Fluorescein isothiocyanate (FITC)-Annexin V/ propidium iodid (PI) double-staining
We performed the FITC-Annexin V/PI double-staining analysis according to the manufacturer’s protocol (BD Biosciences). We treated the cells with ASO, then washed twice with pre-chilled PBS. We stained the treated cells with FITC-Annexin V staining buffer and PI solution for 15 min, then analyzed with a FACSCalibur Flow Cytometer (BD Biosciences).
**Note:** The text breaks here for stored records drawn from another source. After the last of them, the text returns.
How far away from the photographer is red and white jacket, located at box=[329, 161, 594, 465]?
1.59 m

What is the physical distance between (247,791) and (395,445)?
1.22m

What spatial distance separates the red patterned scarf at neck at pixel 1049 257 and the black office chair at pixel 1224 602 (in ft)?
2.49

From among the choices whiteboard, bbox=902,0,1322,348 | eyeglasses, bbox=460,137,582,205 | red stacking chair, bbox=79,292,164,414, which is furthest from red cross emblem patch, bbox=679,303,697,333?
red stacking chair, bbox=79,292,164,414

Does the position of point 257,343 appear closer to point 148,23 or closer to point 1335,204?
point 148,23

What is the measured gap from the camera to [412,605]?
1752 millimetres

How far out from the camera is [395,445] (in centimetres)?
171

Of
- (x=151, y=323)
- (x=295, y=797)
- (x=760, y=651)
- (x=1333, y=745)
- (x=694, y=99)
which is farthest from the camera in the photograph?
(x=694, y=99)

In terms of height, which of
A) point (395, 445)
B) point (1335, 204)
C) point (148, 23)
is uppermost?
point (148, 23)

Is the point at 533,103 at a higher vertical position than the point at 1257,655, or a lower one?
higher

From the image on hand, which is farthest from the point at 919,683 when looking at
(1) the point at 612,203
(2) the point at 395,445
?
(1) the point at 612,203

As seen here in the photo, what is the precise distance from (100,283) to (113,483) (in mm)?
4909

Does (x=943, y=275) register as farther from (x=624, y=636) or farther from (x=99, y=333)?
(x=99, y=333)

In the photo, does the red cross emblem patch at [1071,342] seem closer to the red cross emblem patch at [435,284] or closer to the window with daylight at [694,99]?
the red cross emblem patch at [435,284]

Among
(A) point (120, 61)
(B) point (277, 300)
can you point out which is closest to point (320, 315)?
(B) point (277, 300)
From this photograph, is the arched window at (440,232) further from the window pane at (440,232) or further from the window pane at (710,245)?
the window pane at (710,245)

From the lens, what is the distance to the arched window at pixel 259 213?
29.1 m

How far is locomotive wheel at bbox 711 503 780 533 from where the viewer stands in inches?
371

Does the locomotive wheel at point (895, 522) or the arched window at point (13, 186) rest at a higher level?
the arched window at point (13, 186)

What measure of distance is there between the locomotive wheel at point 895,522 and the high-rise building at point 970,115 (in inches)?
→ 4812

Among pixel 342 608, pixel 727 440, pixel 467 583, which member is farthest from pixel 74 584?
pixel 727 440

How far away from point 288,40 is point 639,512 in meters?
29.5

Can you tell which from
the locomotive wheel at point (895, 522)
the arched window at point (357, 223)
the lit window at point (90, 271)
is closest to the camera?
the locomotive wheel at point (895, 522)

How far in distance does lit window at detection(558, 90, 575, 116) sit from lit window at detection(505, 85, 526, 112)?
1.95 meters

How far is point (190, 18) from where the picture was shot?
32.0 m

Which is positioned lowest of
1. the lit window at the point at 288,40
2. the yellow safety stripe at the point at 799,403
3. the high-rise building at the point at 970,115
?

Tissue array blocks of human GC and normal tissues were supplied by US Biomax (Rockville, MD). IHC was performed as previously described . We incubated the slides with anti-SYT11 antibodies. After washing with PBS, we incubated the slides with biotinylated anti-rabbit IgG (Vector Laboratories, Burlingame, CA) and avidin-biotin-peroxidase (Vector Laboratories), then visualized using diaminobenzidine tetrahydrochloride (Vector Laboratories). We counterstained the sections with hematoxylin.
Immunofluorescence staining was performed as described previously . Cells were incubated with anti-SYT11, anti-MKK7, and anti-JNK antibody at 4 °C O/N and then incubated with secondary fluorescent (Alexa-546 or FITC) antibodies for 1 h. Subsequently, the cells were counterstained with 4′,6-diamidino-2-phenylindole (DAPI) and analyzed under a confocal microscope (LSM 5 LIVE DuoScan, Carl Zeiss, Stuttgart, Germany).
We induced three-dimensional spheroid cultures as described previously [23, 28].
To compare the gene expression differences between the patient subgroups, we performed two-sample t-tests. We calculated Pearson’s correlation coefficients to evaluate genetic associations. To divide the patients into two single gene expression subgroup, we obtained an optimal gene expression cutoff from the ROC analysis, determining the best cutoff by the expression with the highest multiply of sensitivity and specificity. Statistical analyses were performed using MedCalc version 18.11.6 (MedCalc Software, Ostend, Belgium). We used the Kaplan-Meier method to calculate the time before death and measured the difference between the times using the log-rank test.